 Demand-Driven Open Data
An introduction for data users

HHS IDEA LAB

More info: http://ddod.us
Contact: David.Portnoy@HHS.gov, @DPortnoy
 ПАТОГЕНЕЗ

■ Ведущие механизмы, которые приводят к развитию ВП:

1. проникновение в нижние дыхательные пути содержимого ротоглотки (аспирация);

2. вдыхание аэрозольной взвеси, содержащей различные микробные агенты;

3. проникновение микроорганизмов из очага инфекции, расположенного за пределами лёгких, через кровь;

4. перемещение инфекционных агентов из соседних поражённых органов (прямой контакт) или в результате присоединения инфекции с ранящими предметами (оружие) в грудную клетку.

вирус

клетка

+---+

§ **Task to complete**
Looking at the data above, return every line from the one with "Ведущие механизмы, которые" down to the one with "3. проникновение микроорганизмов", exactly and inclusively.

§ **The completed task**
■ Ведущие механизмы, которые приводят к развитию ВП:

1. проникновение в нижние дыхательные пути содержимого ротоглотки (аспирация);

2. вдыхание аэрозольной взвеси, содержащей различные микробные агенты;

3. проникновение микроорганизмов из очага инфекции, расположенного за пределами лёгких, через кровь;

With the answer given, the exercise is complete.